The study find that the effect that assisted reproduction technology has on babies’ genes is largely corrected by adulthood, new research led by the Murdoch Children’s Research Institute has found. Published in the latest edition of Nature Communications, therefore the study found events that occur in early development, including ovarian stimulation, manipulation of the embryo and the extra hormones common in fertility treatment cycles, can impact gene health or epigenetics but these effects are short lived. Epigenetics is a process that controls how genes are turn on and off. Diet and other external environmental influences can play a role in this gene expression.
Technology has on babies’ genes
The study is design to see how often epigenetic changes occur due to assisted reproduction technology; and whether there are any differences in these changes from birth to adulthood. Reproduction is the biological process by which new individual organisms are produce. But Reproduction is a fundamental feature of all known life; each individual organism exists as the result of reproduction. The known methods of reproduction are broadly grouped into two main types: sexual and asexual.

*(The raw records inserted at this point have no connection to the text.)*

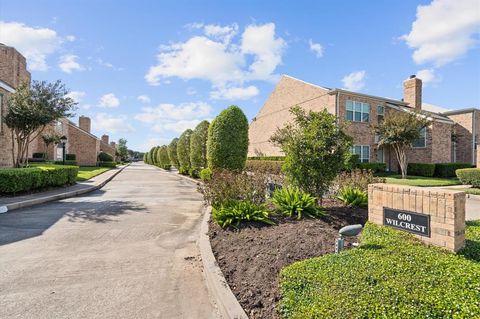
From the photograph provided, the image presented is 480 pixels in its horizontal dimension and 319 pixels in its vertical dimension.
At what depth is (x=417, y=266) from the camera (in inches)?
126

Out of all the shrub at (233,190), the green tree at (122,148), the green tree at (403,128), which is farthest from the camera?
the green tree at (122,148)

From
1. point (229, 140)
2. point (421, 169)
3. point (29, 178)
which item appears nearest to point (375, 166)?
point (421, 169)

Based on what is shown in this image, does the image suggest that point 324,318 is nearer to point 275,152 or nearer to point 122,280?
point 122,280

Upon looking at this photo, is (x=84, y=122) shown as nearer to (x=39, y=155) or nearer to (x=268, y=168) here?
(x=39, y=155)

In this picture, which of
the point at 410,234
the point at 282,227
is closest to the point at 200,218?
the point at 282,227

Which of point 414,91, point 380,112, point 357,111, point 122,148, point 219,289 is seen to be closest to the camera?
point 219,289

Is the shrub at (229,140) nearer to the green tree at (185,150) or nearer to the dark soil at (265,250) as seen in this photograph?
the dark soil at (265,250)

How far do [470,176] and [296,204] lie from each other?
1557 cm

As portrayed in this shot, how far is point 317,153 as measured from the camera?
6754 millimetres

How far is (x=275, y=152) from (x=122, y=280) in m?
26.3

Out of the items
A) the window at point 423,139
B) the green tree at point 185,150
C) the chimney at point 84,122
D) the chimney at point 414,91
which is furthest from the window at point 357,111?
the chimney at point 84,122

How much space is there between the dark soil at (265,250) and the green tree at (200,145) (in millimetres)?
14870

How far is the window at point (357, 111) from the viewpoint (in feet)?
76.0

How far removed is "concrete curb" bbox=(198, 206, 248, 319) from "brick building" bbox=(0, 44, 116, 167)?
15.3 metres
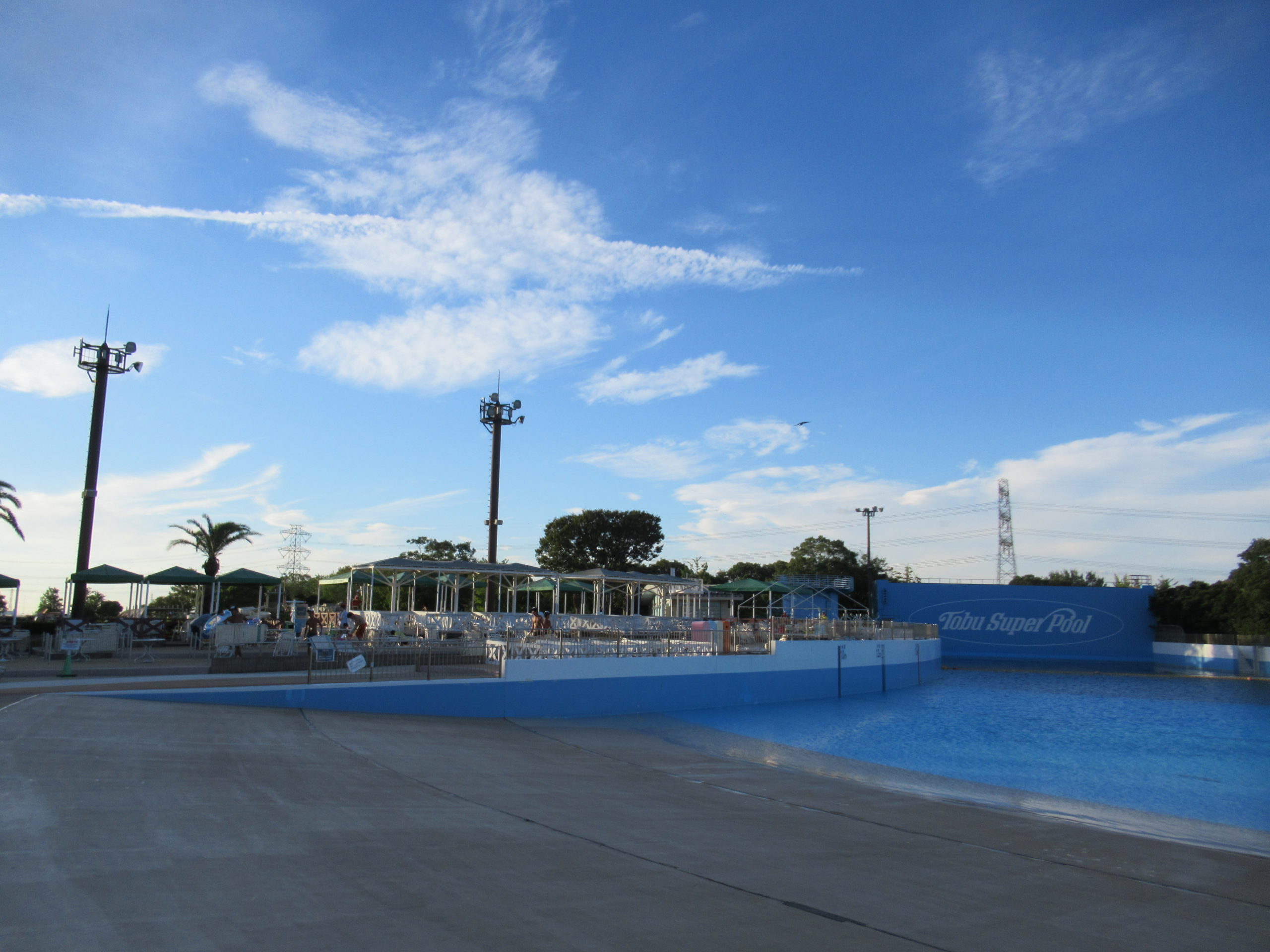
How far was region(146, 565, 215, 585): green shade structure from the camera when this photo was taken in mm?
23719

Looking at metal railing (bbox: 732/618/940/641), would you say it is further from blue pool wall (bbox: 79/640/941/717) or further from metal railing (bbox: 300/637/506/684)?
metal railing (bbox: 300/637/506/684)

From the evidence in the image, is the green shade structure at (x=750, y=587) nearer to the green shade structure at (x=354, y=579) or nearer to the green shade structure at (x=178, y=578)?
the green shade structure at (x=354, y=579)

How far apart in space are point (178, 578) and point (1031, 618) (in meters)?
50.5

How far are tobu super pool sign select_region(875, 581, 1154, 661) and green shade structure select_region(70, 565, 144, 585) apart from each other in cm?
4329

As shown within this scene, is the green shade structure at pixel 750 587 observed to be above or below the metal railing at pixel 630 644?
above

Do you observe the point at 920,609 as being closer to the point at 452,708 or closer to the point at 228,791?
the point at 452,708

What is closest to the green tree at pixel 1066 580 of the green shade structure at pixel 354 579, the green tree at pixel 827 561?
the green tree at pixel 827 561

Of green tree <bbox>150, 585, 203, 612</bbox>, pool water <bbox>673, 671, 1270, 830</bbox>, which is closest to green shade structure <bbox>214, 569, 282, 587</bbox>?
pool water <bbox>673, 671, 1270, 830</bbox>

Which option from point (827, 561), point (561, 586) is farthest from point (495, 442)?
point (827, 561)

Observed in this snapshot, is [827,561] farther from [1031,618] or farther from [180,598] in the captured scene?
[180,598]

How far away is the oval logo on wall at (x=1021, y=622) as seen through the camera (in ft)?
177

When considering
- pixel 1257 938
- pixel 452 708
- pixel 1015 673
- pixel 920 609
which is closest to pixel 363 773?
pixel 452 708

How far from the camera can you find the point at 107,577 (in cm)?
2323

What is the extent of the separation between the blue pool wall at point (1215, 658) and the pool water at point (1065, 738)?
11362 millimetres
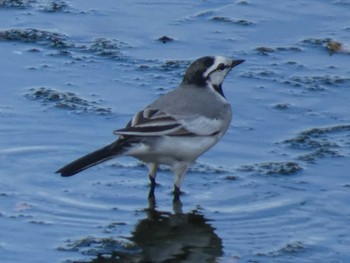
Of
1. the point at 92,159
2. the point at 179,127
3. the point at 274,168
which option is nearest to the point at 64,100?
the point at 179,127

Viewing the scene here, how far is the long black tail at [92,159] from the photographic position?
32.8ft

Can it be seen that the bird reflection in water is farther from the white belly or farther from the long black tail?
the long black tail

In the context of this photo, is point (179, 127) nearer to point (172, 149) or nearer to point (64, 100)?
point (172, 149)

In asexual reproduction, an individual can reproduce without involvement with another individual of that species. The division of a bacterial cell into two daughter cells is an example of asexual reproduction. Asexual reproduction is not, however, limited to single-celled organisms. Most plants have the ability to reproduce asexually. “In two independent groups; we found the same effects of assisted reproduction on genes when examining heel prick blood spots collected soon after birth,” study senior MCRI Professor Richard Saffery says. “These epigenetic changes were not evident in the adult blood samples.”
Assisted reproduction technology
MCRI Professor Jane Halliday, who established the cohort, and has studied the health of these individuals in adulthood; said assist conception is link to a small increase risk of preterm birth; low birth weight, being small for gestational age or perinatal mortality. “Given the interventions associated with assisted reproduction technology at the time of conception, there were concerns that epigenetic changes may be taking place, silencing important genes and resulting in a heightened risk of health problems,” she says.
More than seven million people around the world, including more than 200,000 people in Australia have been conceive through assist reproduction technology since 1978.Dr. Boris Novakovic, who performed most of the analysis for the study, says that despite the expansion of assisted reproduction technology worldwide; few studies have investigated the potential underlying effects on genes. “Previous studies have found some epigenetic changes in embryos grown in labs. However, no study has looked for these changes in the same individuals at birth and adulthood as we have done,” he says.